All of that captures Denver, now. The Nuggets have inverted a paradox. Or something. They've decided that a half-black bookworm who has an exotic name and no money can be president. It can be perplexing, but it also feels right. The radicalism appears like common sense. Of course that can happen; watching the Nuggets win is almost logical. The manic quality is not gone but is now managed, and each player no longer seems to be united solely by a shared apathy. Without the kind of overhaul or "recommitment" the media usually celebrate and leads to a team like Dalls getting rolled by Golden State, Denver has improved.

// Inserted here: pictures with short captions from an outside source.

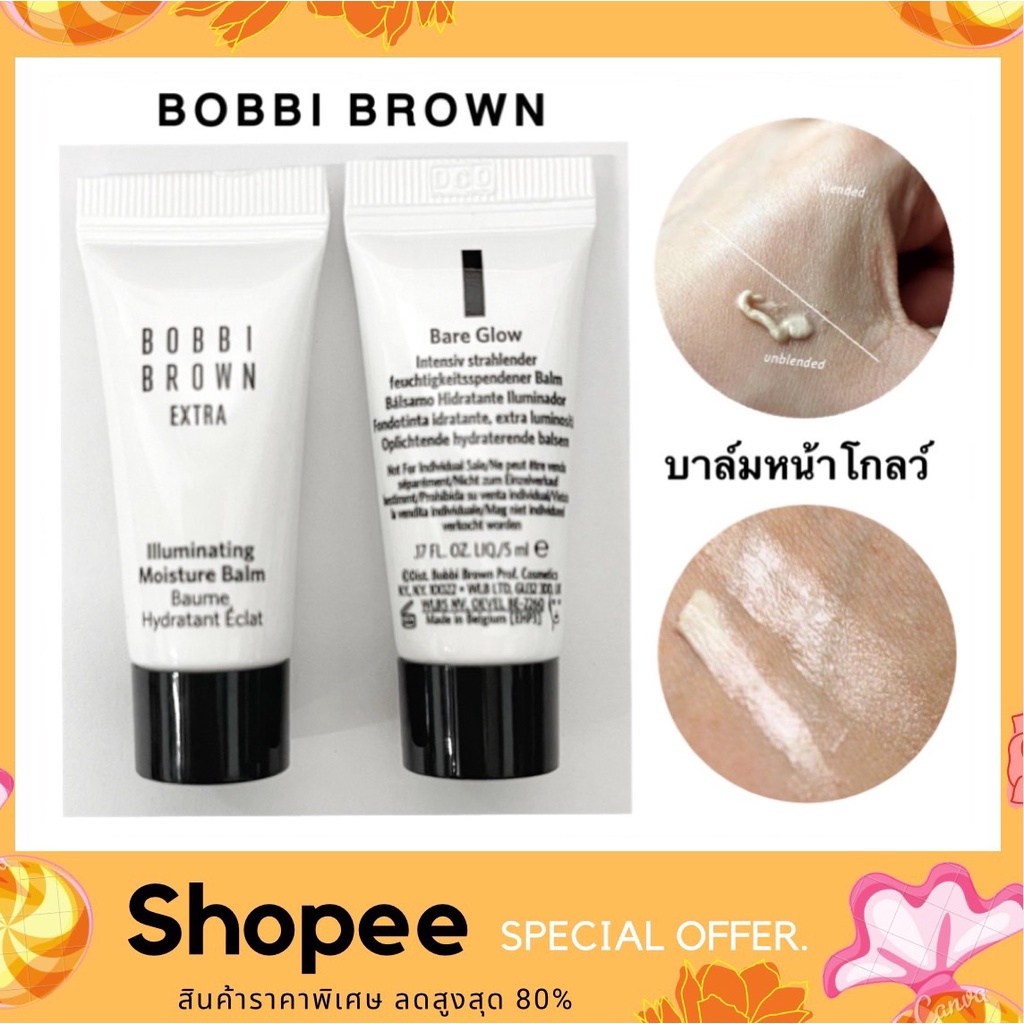 BOBBI BROWN ILLUMINATING MOISTURE BALM 5 ml. บาล์มบำรุงหน้าฉ่ำโกลว์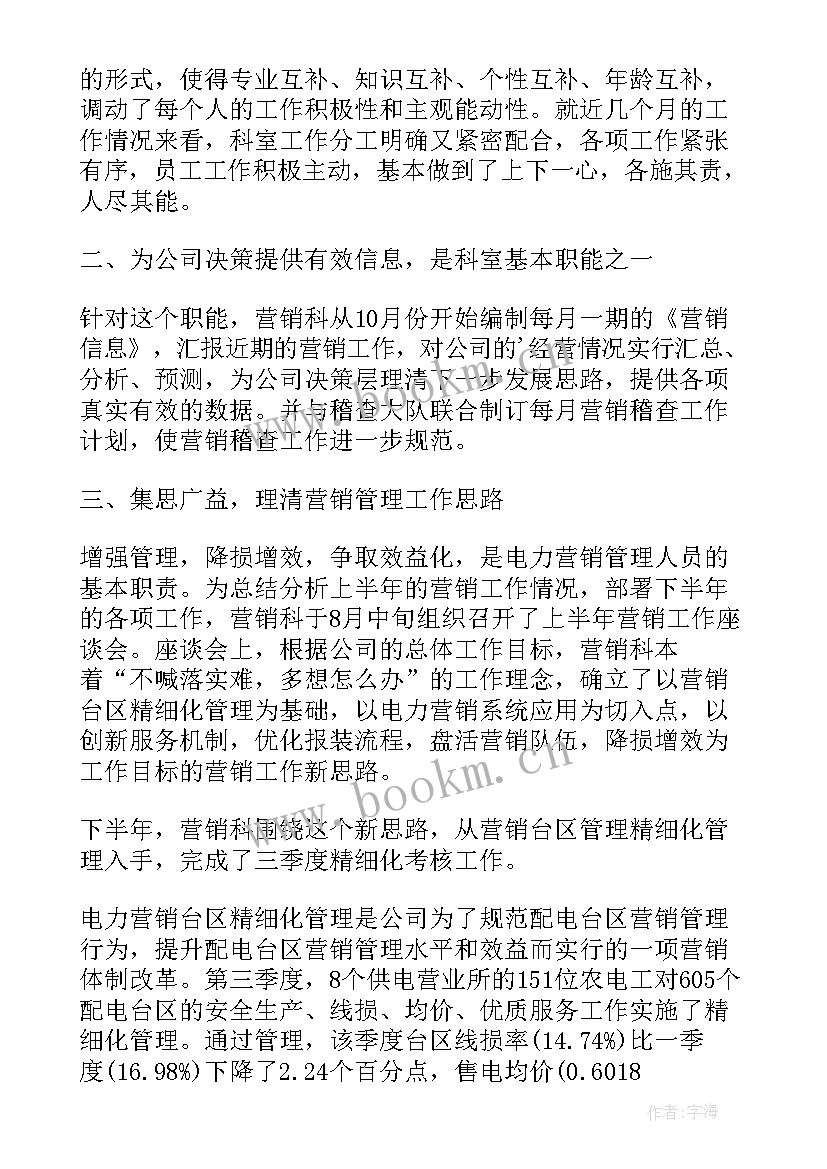 营销工作个人述职报告 营销工作个人述职报告营销工作个人述职(精选5篇)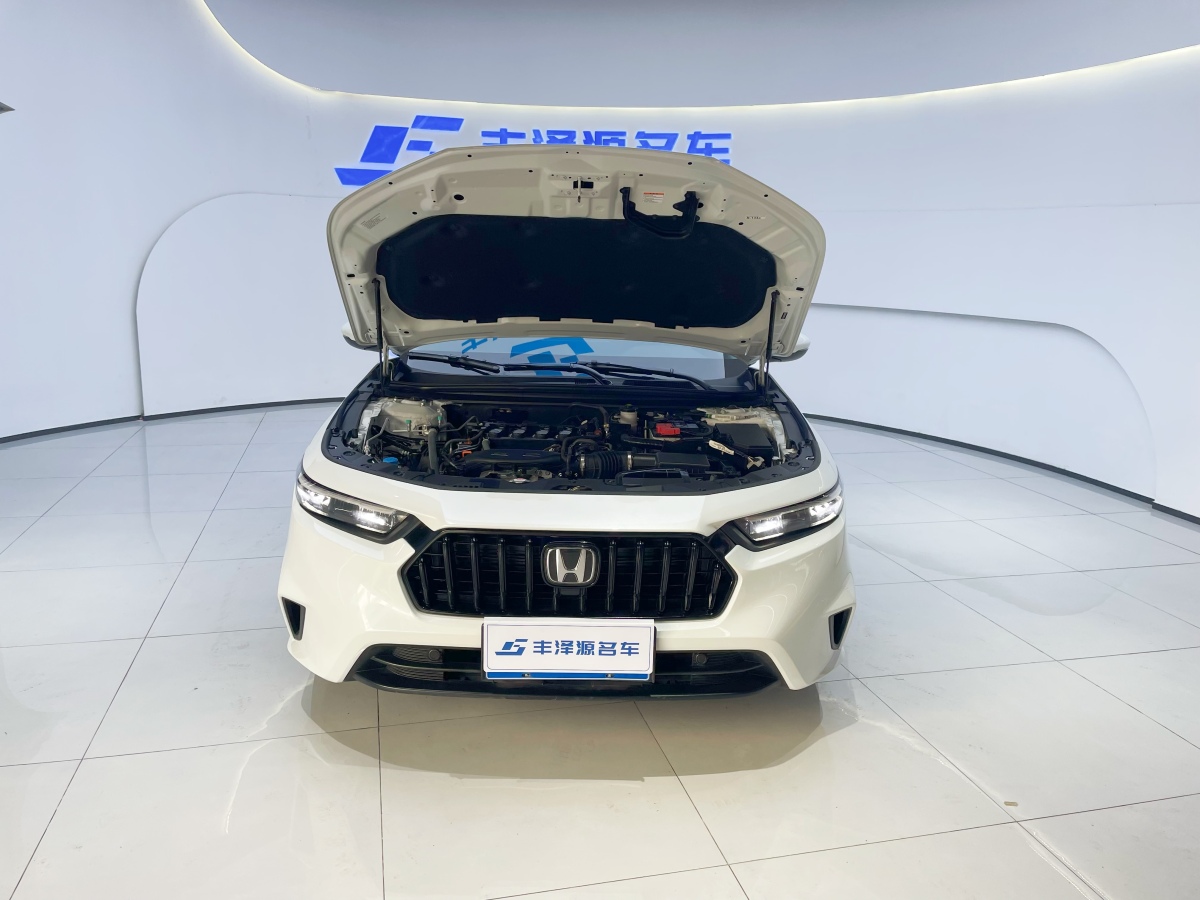 Honda Inspire 2024 #22 Honda Inspire 2024 car image #22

It's tired of the haters and put its insanity to work. Forever a Nuggets skeptic, I find it awesomely intriguing. I feel like they're spiting me, in particular, and I like it.
[Insert awkward segue here] I also like the perhaps unwitting basketball project that Cam'ron is putting together. Since the start of the year, Cam has created three songs that each name checks a different point guard (something profane this way comes):
Cam'ron, "Cookin' Up" - "I'm Killa/You Andre Miller/Got a Basic Game"
Cam'ron ft. Jadakiss, "Let's Talk About" - "Shootin' in the Miam Heat/Like Chalmers"
Cam'ron, "Silky" - "I'm on Point/Like Rondo"
This has great potential. Let's hope Aaron Brooks plays well against the Lakers.